In the field of artificial intelligence, the designation neuro-fuzzy refers to combinations of artificial neural networks and fuzzy logic.

Overview[edit]

Neuro-fuzzy hybridization results in a hybrid intelligent system that combines the human-like reasoning style of fuzzy systems with the learning and connectionist structure of neural networks. Neuro-fuzzy hybridization is widely termed as fuzzy neural network (FNN) or neuro-fuzzy system (NFS) in the literature. Neuro-fuzzy system (the more popular term is used henceforth) incorporates the human-like reasoning style of fuzzy systems through the use of fuzzy sets and a linguistic model consisting of a set of IF-THEN fuzzy rules. The main strength of neuro-fuzzy systems is that they are universal approximators with the ability to solicit interpretable IF-THEN rules.
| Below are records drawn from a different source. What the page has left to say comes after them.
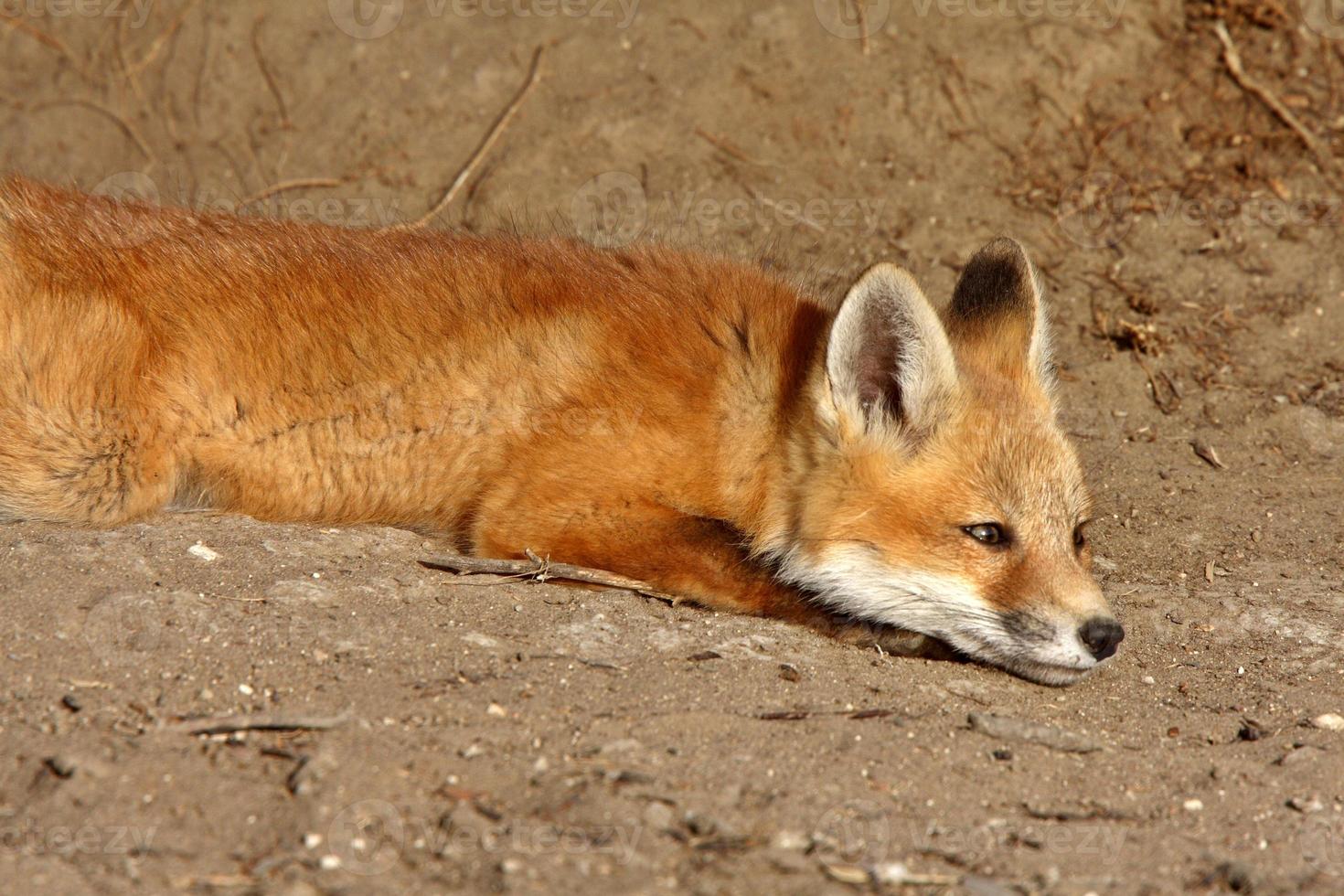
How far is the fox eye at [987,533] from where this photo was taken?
4.00 meters

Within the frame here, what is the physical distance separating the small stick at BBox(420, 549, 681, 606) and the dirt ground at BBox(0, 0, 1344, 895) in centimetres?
8

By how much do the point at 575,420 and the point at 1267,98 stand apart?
17.2 ft

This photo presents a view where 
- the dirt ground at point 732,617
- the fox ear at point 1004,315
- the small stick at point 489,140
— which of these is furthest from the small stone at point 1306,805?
the small stick at point 489,140

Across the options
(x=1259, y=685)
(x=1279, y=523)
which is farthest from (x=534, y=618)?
(x=1279, y=523)

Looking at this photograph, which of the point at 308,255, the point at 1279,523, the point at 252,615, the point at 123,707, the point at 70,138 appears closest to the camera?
the point at 123,707

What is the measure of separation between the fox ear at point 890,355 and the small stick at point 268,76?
5092 millimetres

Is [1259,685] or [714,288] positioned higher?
[714,288]

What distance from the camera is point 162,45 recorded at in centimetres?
798

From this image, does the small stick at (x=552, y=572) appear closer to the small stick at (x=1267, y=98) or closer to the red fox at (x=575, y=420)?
the red fox at (x=575, y=420)

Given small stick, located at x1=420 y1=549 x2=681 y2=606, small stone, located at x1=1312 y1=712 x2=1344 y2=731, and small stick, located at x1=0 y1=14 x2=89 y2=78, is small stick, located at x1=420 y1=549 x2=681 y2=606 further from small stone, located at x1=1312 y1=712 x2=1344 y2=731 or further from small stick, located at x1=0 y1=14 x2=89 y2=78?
small stick, located at x1=0 y1=14 x2=89 y2=78

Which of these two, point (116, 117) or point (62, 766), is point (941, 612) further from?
point (116, 117)

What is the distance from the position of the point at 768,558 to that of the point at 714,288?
3.40 ft

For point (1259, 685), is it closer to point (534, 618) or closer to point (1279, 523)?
point (1279, 523)

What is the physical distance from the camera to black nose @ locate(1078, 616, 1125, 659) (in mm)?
3803
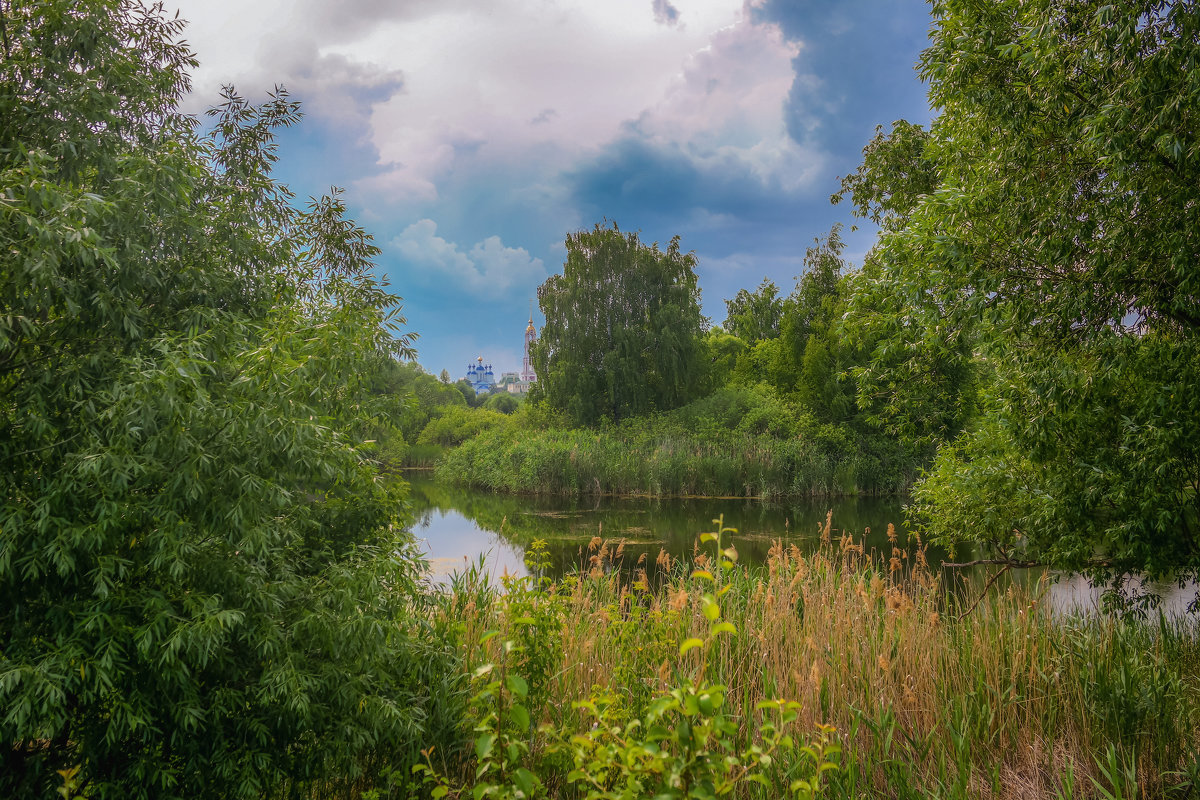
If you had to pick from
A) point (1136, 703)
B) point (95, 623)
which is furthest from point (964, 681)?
point (95, 623)

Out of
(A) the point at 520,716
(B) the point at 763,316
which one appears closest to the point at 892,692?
(A) the point at 520,716

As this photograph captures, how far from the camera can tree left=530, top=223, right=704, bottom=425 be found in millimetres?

The strength of neuro-fuzzy systems involves two contradictory requirements in fuzzy modeling: interpretability versus accuracy. In practice, one of the two properties prevails. The neuro-fuzzy in fuzzy modeling research field is divided into two areas: linguistic fuzzy modeling that is focused on interpretability, mainly the Mamdani model; and precise fuzzy modeling that is focused on accuracy, mainly the Takagi-Sugeno-Kang (TSK) model.

Although generally assumed to be the realization of a fuzzy system through connectionist networks, this term is also used to describe some other configurations including:

• Deriving fuzzy rules from trained RBF networks.
• Fuzzy logic based tuning of neural network training parameters.
• Fuzzy logic criteria for increasing a network size.
• Realising fuzzy membership function through clustering algorithms in unsupervised learning in SOMs and neural networks.
• Representing fuzzification, fuzzy inference and defuzzification through multi-layers feed-forward connectionist networks.

It must be pointed out that interpretability of the Mamdani-type neuro-fuzzy systems can be lost. To improve the interpretability of neuro-fuzzy systems, certain measures must be taken, wherein important aspects of interpretability of neuro-fuzzy systems are also discussed.^[2]

A recent research line addresses the data stream mining case, where neuro-fuzzy systems are sequentially updated with new incoming samples on demand and on-the-fly. Thereby, system updates not only include a recursive adaptation of model parameters, but also a dynamic evolution and pruning of model components (neurons, rules), in order to handle concept drift and dynamically changing system behavior adequately and to keep the systems/models “up-to-date” anytime.
Comprehensive surveys of various evolving neuro-fuzzy systems approaches can be found in ^[3] and.^[4]

Pseudo outer-product based fuzzy neural networks[edit]

Pseudo outer product-based fuzzy neural networks (POPFNN) are a family of neuro-fuzzy systems that are based on the linguistic fuzzy model.^[5]

Three members of POPFNN exist in the literature:

• POPFNN-AARS(S), which is based on the Approximate Analogical Reasoning Scheme^[6]
• POPFNN-